::: Texte fourni :::

Pour faciliter le transit de leurs produits, les Burkinabè ont choisi de passer par le Ghana, pays frontalier offrant un accès à la mer grâce au port de Tema. Cependant, depuis quelque temps, les transporteurs et chauffeurs routiers burkinabè sont victimes d’insécurité et de tracasseries sur le corridor ghanéen. Cette situation s’est aggravée au cours de l’année 2023, avec les derniers incidents signalés en avril et mai 2024. Le plus récent concerne l’agression violente d’un chauffeur aux environs de la capitale, Accra, et qui a été en plus dépouillé de tous ses biens. À ce sujet, nous avons eu un entretien avec El Hadj Oumar Ouédraogo, président du Syndicat national des Commerçants et Transporteurs burkinabè contre l’implantation de la vie chère au Burkina Faso (Synactiv-BF) et vice-président chargé du transport routier de marchandises diverses au sein de la Fédération unique des transporteurs routiers du Burkina (FUTRB). Avec Oumar Ouédraogo, nous avons discuté de la situation des transporteurs et chauffeurs sur le corridor ghanéen, des cas d’agressions et des actions probables à venir.
Pouvoir-vous nous donner plus de détails sur les incidents récents impliquant des chauffeurs burkinabè en transit du Ghana vers le Burkina Faso ?
Oumar Ouédraogo : Effectivement, nous avons rencontré des problèmes d’agressions des chauffeurs et transporteurs burkinabè sur la route entre le Burkina Faso et le Ghana. Ces situations se produisent le plus souvent entre le port de Tema et Bolgatanga, une ville ghanéenne située près de la frontière. Cependant, la zone où les attaques, agressions et vols sont les plus fréquents se situe surtout entre la capitale Accra et Kumasi. De nombreux chauffeurs ont été victimes de ces incidents sur ce tronçon. Les agresseurs leur ont retiré leur argent et les ont battus jusqu’au sang. Hier encore (Ndlr : mercredi 30 mai 2024), un de mes chauffeurs a été agressé. Ils ont d’abord coupé les tuyaux de conduite d’air du camion avant de dépouiller les occupants de tous leurs biens, y compris les derniers centimes. Même les frais de route n’ont pas été épargnés. Ce qui nous fait le plus mal dans cette affaire, ce n’est pas tant le fait de dépouiller les chauffeurs, mais plutôt de leur porter atteinte physiquement. Nous avons même eu des chauffeurs qui ont perdu la vie ces derniers temps. De plus, ce n’est pas que les autorités chargées de la sécurité ne sont pas au courant. Elles le sont, mais nous nous demandons à chaque fois pourquoi ce silence et cette négligence ?

::: Données fournies :::

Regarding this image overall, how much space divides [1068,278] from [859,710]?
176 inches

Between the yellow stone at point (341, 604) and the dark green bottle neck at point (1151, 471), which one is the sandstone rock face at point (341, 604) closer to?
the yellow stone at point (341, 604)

:::

## Consignes à suivre
Poursuivez l'entretien sur l'insécurité des transporteurs burkinabè le long du corridor ghanéen en reprenant juste après sa dernière phrase.

## Réponse attendue
Pensez-vous là, que ce sont actes prémédités ?
Nous ne saurions le dire exactement, mais le fait notable de cette affaire est que ce sont toujours les camions burkinabè qui sont victimes de ces braquages. Vous n’entendrez jamais qu’un camion ghanéen a été victime d’une telle situation. Je suis sur ce corridor depuis plusieurs années, mais je n’ai jamais entendu parler de cela. La question que l’on se pose est la suivante : pourquoi ce sont toujours les camions burkinabè et pas les autres ? À côté de cela, je signale aussi que, depuis quelque temps, les camions maliens et nigériens commencent également à être victimes de ces attaques.
« Les policiers extorquaient des sommes sans aucune
base légale qui pouvaient s’élever à plus de 200 000 F CFA »
Quelles sont les principales préoccupations et revendications de votre syndicat suite à ces événements ?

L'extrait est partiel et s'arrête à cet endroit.